[begin Records for this exercise]
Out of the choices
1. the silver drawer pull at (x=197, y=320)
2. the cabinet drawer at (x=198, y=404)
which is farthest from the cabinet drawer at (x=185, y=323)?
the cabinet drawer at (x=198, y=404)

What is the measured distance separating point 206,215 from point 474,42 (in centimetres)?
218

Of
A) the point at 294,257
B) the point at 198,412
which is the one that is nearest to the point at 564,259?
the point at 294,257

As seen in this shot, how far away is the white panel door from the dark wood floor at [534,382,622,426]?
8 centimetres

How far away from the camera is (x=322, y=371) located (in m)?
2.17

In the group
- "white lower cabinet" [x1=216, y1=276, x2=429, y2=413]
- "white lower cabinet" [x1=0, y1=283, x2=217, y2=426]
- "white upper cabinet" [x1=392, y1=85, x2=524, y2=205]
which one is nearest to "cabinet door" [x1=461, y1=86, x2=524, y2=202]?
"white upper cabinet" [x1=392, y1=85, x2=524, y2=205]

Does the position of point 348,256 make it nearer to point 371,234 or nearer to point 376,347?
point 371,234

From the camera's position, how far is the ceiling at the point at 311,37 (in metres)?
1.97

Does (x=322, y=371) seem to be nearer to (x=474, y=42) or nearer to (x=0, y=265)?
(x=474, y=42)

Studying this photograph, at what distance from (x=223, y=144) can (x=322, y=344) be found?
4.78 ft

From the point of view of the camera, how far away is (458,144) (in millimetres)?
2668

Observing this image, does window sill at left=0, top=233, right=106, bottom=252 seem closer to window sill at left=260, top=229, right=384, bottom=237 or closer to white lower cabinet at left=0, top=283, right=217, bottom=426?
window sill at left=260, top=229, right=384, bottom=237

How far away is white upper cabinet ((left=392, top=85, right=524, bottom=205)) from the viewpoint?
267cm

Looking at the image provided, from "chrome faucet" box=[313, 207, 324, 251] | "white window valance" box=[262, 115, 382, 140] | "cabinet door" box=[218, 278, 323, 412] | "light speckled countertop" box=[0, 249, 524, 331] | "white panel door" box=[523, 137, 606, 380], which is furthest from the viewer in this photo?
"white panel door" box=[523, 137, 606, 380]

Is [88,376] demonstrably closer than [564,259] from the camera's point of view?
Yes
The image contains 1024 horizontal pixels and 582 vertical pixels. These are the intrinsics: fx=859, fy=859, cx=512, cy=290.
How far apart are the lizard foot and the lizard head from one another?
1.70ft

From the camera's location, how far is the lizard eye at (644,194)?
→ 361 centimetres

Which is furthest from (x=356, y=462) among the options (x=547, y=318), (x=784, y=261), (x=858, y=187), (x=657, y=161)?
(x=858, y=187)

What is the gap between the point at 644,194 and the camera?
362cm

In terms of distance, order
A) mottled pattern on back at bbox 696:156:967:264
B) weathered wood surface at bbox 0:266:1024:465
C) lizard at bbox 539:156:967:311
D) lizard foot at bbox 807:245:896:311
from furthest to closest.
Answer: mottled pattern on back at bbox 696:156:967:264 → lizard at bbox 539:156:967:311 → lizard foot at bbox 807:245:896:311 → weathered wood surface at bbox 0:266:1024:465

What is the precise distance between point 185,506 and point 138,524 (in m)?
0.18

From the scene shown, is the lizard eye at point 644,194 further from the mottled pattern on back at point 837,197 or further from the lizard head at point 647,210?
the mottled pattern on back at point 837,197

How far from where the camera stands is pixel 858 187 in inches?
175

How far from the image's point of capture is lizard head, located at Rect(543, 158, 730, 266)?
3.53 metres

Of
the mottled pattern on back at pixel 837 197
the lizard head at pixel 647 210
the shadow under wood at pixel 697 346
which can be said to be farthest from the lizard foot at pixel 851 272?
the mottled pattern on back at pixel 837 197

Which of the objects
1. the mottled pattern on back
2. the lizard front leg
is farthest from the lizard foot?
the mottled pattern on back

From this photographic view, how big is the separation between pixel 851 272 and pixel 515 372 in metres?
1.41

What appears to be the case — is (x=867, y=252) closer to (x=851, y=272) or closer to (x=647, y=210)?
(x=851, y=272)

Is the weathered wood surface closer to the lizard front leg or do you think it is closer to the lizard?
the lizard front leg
[end Records for this exercise]
:: Instructions to follow ::
Please turn the records into a Markdown table with the columns Row and Line, starting with the line with "What is the precise" and going on through the line with "3.53 metres", both included. Number each row and leave out blank lines.

:: Solution to this exercise ::
| Row | Line |
|---|---|
| 1 | What is the precise distance between point 185,506 and point 138,524 (in m)? |
| 2 | 0.18 |
| 3 | From the scene shown, is the lizard eye at point 644,194 further from the mottled pattern on back at point 837,197 or further from the lizard head at point 647,210? |
| 4 | the mottled pattern on back at point 837,197 |
| 5 | How far from where the camera stands is pixel 858 187 in inches? |
| 6 | 175 |
| 7 | How far from the image's point of capture is lizard head, located at Rect(543, 158, 730, 266)? |
| 8 | 3.53 metres |